### Problem details
Please start at the beginning of the records and stop after the line that contains "3. (x=611, y=171)". Give each of those lines as one string in a JSON list, leaving out blank lines.

☆ ☆ ☆

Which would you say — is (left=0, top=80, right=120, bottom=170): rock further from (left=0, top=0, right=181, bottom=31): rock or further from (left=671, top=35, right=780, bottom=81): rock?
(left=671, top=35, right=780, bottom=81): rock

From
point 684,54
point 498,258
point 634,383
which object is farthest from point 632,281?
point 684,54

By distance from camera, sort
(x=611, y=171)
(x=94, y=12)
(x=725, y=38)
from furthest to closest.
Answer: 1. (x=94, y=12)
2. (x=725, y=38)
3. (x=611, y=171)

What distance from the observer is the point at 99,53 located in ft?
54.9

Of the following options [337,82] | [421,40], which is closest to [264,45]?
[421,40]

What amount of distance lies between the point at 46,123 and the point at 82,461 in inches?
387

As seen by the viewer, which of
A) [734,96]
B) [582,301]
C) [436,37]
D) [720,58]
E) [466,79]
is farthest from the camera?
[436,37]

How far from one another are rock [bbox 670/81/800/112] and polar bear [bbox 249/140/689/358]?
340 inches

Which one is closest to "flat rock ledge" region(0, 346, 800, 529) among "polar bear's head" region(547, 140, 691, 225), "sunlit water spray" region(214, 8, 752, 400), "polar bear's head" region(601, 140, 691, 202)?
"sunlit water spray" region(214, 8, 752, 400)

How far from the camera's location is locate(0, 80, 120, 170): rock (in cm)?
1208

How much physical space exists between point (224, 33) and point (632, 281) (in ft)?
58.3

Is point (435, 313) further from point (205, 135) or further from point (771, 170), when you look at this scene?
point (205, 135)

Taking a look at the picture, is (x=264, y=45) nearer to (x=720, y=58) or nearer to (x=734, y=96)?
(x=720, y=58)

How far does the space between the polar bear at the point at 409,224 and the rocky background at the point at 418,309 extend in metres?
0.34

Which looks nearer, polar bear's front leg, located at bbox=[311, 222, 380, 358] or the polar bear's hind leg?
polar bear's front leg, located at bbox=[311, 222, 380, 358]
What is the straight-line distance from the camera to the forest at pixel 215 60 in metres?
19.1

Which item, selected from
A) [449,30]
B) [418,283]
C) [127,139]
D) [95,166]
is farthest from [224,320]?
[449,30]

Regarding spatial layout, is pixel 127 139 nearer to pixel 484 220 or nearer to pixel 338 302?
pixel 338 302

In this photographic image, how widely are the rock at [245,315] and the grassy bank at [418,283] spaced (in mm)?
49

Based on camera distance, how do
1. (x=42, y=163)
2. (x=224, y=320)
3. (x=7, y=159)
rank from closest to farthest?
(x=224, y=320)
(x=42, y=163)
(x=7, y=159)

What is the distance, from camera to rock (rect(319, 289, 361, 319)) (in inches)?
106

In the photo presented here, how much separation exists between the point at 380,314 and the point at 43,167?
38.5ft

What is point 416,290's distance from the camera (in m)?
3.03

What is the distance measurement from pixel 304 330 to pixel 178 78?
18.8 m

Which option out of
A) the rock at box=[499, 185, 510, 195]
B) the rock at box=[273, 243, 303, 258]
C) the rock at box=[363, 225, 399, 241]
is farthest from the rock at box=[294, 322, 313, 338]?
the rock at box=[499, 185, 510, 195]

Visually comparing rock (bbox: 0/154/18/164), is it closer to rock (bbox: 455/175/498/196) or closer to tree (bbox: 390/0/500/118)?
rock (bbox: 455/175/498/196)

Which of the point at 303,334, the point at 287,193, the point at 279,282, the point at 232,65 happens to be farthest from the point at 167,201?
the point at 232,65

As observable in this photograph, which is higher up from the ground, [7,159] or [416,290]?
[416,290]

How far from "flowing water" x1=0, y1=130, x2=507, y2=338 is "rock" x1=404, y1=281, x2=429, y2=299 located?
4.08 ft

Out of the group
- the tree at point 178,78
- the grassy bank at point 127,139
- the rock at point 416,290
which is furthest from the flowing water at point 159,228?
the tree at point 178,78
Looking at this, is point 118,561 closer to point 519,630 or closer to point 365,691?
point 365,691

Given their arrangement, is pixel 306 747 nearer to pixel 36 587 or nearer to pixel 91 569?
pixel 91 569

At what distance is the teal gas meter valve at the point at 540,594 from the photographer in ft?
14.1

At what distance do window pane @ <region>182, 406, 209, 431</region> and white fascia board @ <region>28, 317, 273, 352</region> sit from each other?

☆ ☆ ☆

### Result of the exercise
[
  "Which would you say — is (left=0, top=80, right=120, bottom=170): rock further from (left=0, top=0, right=181, bottom=31): rock or further from (left=671, top=35, right=780, bottom=81): rock?",
  "(left=671, top=35, right=780, bottom=81): rock",
  "From",
  "point 684,54",
  "point 498,258",
  "point 634,383",
  "which object is farthest from point 632,281?",
  "point 684,54",
  "By distance from camera, sort",
  "(x=611, y=171)",
  "(x=94, y=12)",
  "(x=725, y=38)",
  "from furthest to closest.",
  "Answer: 1. (x=94, y=12)",
  "2. (x=725, y=38)",
  "3. (x=611, y=171)"
]